In his final works, published in 1703-04, Fletcher’s focus turned to the matter of union with England, elevated to the top of the political agenda by the complications of Queen Anne’s succession. By then, Fletcher was categorically opposed to incorporating union on the basis that only the strengthening of Scotland’s own constitutional system could provide it with the necessary leverage within the British monarchy. Failing that, Scotland would be better off on its own, severing the line of succession it had shared with England since 1603, and, for want of a better option, recalling the exiled Stuarts to the throne and imposing a set of strict limitations on them to make sure parliament would retain the upper hand. He saw no guarantees that a union with England would bring long-term economic benefits; an argument that, in the end, was defeated by rather short-term economic benefits in the shape of generous courtly patronage to members of parliament and a full compensation to the shareholders of the Scottish trading company on their lost investment.
As the Scottish parliament voted itself out of existence and the Kingdom of Great Britain was born in 1707, Fletcher’s time in frontline politics came to an end.

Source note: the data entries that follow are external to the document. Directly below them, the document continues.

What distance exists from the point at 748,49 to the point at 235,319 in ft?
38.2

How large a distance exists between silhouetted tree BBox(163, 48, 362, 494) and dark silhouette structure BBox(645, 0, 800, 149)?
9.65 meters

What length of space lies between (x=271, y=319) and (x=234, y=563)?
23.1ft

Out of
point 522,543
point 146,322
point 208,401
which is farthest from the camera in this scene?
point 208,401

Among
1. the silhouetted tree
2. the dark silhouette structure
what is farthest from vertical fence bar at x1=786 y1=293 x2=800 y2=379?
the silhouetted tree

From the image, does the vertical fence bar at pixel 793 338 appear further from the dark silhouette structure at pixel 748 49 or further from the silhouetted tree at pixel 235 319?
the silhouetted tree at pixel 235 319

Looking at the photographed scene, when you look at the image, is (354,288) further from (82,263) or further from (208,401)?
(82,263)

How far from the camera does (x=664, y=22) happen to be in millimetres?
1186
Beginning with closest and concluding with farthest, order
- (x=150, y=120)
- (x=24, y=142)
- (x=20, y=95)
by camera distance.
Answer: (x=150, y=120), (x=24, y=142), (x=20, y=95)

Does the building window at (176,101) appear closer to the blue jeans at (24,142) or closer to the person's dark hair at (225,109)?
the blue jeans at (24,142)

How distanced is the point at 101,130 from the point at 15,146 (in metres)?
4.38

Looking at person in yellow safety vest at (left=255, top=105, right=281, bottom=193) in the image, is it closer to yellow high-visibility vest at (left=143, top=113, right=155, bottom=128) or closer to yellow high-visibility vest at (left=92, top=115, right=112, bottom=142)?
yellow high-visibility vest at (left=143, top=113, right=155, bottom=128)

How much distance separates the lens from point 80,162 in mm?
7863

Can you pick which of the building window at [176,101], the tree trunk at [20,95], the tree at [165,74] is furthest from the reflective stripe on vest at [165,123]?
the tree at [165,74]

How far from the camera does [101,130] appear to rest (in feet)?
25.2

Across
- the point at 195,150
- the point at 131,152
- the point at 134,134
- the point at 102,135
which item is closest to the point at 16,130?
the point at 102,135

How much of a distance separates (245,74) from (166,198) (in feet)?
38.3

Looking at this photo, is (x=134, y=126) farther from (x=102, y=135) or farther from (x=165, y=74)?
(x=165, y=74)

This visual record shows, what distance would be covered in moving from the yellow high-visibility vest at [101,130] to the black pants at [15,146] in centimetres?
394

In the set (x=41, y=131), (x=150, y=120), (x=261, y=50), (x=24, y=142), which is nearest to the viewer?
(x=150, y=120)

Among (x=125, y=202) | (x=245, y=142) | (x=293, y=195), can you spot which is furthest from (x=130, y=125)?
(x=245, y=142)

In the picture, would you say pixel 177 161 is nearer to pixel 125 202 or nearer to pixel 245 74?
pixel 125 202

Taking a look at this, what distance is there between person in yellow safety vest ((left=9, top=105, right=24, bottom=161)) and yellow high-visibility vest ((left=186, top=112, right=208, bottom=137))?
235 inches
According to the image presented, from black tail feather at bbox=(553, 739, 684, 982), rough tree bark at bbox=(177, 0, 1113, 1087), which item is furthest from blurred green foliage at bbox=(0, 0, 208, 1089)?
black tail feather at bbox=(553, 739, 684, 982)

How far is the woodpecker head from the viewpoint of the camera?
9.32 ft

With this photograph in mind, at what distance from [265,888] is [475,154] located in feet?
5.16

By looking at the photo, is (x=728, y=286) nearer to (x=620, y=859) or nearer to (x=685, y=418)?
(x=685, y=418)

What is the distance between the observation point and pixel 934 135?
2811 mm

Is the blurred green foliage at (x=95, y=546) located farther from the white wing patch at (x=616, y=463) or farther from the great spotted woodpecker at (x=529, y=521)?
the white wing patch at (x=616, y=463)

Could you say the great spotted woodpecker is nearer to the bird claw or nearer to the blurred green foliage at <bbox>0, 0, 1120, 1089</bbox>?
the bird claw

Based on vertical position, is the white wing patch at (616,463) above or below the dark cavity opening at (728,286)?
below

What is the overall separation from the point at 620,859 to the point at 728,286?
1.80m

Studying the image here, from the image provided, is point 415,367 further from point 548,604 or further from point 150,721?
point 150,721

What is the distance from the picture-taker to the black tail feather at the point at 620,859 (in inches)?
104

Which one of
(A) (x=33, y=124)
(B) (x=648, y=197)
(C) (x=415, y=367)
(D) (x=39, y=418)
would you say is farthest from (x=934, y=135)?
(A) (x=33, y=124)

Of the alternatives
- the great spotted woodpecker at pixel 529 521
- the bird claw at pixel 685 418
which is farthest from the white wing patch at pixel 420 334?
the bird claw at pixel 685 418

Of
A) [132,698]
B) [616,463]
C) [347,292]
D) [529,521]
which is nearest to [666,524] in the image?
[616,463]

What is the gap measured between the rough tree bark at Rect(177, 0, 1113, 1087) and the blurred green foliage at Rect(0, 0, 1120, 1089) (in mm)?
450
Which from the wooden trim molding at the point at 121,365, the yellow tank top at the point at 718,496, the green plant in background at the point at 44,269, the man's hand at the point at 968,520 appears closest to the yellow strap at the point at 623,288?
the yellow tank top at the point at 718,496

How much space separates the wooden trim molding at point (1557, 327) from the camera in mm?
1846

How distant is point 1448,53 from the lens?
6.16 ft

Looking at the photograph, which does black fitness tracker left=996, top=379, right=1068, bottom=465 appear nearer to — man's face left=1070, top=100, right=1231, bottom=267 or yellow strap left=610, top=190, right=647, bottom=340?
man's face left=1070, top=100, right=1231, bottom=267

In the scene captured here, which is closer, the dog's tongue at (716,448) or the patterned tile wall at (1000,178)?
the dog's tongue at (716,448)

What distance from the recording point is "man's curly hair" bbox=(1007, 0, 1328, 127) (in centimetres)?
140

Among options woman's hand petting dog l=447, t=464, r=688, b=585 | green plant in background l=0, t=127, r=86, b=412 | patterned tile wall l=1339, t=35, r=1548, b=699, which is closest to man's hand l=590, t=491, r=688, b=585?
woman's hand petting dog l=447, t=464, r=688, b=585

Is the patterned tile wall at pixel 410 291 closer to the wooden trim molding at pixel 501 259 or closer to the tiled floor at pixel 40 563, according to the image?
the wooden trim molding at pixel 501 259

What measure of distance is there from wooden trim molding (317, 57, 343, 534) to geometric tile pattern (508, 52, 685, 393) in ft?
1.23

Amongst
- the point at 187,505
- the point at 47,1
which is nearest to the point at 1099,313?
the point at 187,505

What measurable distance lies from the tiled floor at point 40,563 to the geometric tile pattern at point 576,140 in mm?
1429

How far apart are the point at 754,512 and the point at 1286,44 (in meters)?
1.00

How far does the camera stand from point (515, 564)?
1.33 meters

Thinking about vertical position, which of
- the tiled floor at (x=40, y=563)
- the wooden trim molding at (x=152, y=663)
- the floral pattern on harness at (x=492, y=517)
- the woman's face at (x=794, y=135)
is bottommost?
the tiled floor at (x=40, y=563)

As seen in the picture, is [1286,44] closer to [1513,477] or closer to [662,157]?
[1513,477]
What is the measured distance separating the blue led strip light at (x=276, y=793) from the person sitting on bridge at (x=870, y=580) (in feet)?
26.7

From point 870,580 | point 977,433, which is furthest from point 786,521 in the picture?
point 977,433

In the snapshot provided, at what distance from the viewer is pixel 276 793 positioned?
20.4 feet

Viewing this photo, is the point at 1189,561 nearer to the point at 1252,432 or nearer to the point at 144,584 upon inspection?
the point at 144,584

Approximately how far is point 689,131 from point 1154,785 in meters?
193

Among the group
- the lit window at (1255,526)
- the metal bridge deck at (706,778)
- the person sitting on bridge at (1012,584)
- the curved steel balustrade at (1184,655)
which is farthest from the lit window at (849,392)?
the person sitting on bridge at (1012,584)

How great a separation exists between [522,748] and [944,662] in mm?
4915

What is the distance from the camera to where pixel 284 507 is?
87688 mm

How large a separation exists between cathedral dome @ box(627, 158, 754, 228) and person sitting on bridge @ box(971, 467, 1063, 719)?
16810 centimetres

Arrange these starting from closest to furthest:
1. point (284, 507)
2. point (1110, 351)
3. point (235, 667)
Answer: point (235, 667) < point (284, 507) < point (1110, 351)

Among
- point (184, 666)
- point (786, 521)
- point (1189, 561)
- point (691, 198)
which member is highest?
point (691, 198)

His name surfaced again in 1708, when he was briefly imprisoned in Stirling Castle on the unfounded allegation that he was party to a Jacobite plot, and in 1713, when the dissolution of the Union gained an ephemeral momentum in the House of Lords. The conclusion of Fletcher’s story – he died in London in 1716, too ill to travel to Scotland – might conjure the image of an embittered quasi-exile, who had heroically fought for a lost cause. But Fletcher was much more than that. He was an educated laird and an adventurer, a respected parliamentarian and a convicted traitor, a political pamphleteer and a dutiful soldier, a moralist and a possible road-rage killer. Holding together all these personae was the kind of patriotism that is neither tribal, nor self-absolving, and the principle that unchecked power always does more harm than good. In times like ours, remembering personalities like Fletcher might have a valuable lesson for us all, and who knows, it might also help overcome what Scotland’s longest-serving first minister called a ‘chronic lack of national confidence’.